▶ Requirement A:
Answer the following questions about the page on Spark stored procedures in BigQuery:
(i) In which language are the Apache Spark stored procedures written?
(ii) What must an administrator create and share before a stored procedure for Apache Spark can be created?
(iii) Where must a stored procedure for Apache Spark be created in relation to its connection?

▶ Quoted passage:

※ ※ ※

Stay organized with collections Save and categorize content based on your preferences.

Work with stored procedures for Apache Spark

As a data analyst, you can create and call stored procedures for Apache Spark in BigQuery.

Using BigQuery, you can create and run Apache Spark stored procedures that are written in Python. You can then run these stored procedures in BigQuery using a GoogleSQL query, similar to running SQL stored procedures.

To enroll in this preview, complete the enrollment form.

Before you begin

To create a stored procedure for Apache Spark, ask your admin to create a Spark connection and share it with you. Your admin must also grant the service account associated with the connection the required Identity and Access Management (IAM) permissions.

Required roles

To get the permissions that you need to perform the tasks in this document, ask your administrator to grant you the following IAM roles:

For more information about granting roles, see Manage access.

These predefined roles contain the permissions required to perform the tasks in this document. To see the exact permissions that are required, expand the Required permissions section:

Required permissions

The following permissions are required to perform the tasks in this document:

  • Create a connection:
    • bigquery.connections.create
    • bigquery.connections.list
  • Create a stored procedure for Apache Spark:
    • bigquery.routines.create
    • bigquery.connections.delegate
    • bigquery.jobs.create
  • Call a stored procedure for Apache Spark:
    • bigquery.routines.get
    • bigquery.connections.use
    • bigquery.jobs.create

You might also be able to get these permissions with custom roles or other predefined roles.

Location consideration

You must create a stored procedure for Apache Spark in the same location as your connection because the stored procedure runs in the same location as the connection. For example, to create a stored procedure in the US multi-region, you use a connection located in the US multi-region.

※ ※ ※

▶ Requirement B:
Render as a numbered list the stretch of the entries from their start through the line containing "which item is", omitting blank lines.

▶ Data items:

※ ※ ※

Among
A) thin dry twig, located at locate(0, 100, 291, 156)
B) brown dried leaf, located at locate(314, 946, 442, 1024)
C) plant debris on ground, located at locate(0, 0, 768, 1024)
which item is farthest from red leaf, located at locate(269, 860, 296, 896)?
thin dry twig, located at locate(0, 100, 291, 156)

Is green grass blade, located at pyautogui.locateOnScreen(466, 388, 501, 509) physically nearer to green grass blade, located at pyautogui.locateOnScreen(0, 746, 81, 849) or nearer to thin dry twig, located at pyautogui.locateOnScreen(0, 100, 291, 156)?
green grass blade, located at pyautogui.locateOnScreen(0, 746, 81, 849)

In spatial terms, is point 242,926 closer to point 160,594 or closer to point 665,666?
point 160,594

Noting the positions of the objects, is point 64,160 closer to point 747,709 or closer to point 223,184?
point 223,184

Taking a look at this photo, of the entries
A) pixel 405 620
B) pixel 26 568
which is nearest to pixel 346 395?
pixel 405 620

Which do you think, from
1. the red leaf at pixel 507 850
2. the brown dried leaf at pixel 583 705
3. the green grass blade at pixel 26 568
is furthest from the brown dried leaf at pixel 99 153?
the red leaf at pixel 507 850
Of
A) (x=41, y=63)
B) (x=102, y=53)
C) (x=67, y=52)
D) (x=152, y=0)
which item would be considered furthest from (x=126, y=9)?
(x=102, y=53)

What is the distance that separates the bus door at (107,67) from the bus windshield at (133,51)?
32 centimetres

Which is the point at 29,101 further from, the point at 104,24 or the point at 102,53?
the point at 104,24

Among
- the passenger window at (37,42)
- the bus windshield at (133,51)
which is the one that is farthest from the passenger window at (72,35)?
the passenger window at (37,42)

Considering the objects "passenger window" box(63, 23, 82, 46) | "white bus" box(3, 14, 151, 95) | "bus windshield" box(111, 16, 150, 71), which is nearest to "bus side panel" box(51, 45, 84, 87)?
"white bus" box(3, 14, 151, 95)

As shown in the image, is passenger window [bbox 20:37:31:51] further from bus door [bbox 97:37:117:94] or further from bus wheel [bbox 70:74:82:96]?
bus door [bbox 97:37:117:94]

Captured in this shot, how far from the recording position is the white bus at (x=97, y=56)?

※ ※ ※

▶ Expected answer A:
(i) Python.
(ii) A Spark connection.
(iii) In the same location as the connection.

▶ Expected answer B:
1. Among
2. A) thin dry twig, located at locate(0, 100, 291, 156)
3. B) brown dried leaf, located at locate(314, 946, 442, 1024)
4. C) plant debris on ground, located at locate(0, 0, 768, 1024)
5. which item is farthest from red leaf, located at locate(269, 860, 296, 896)?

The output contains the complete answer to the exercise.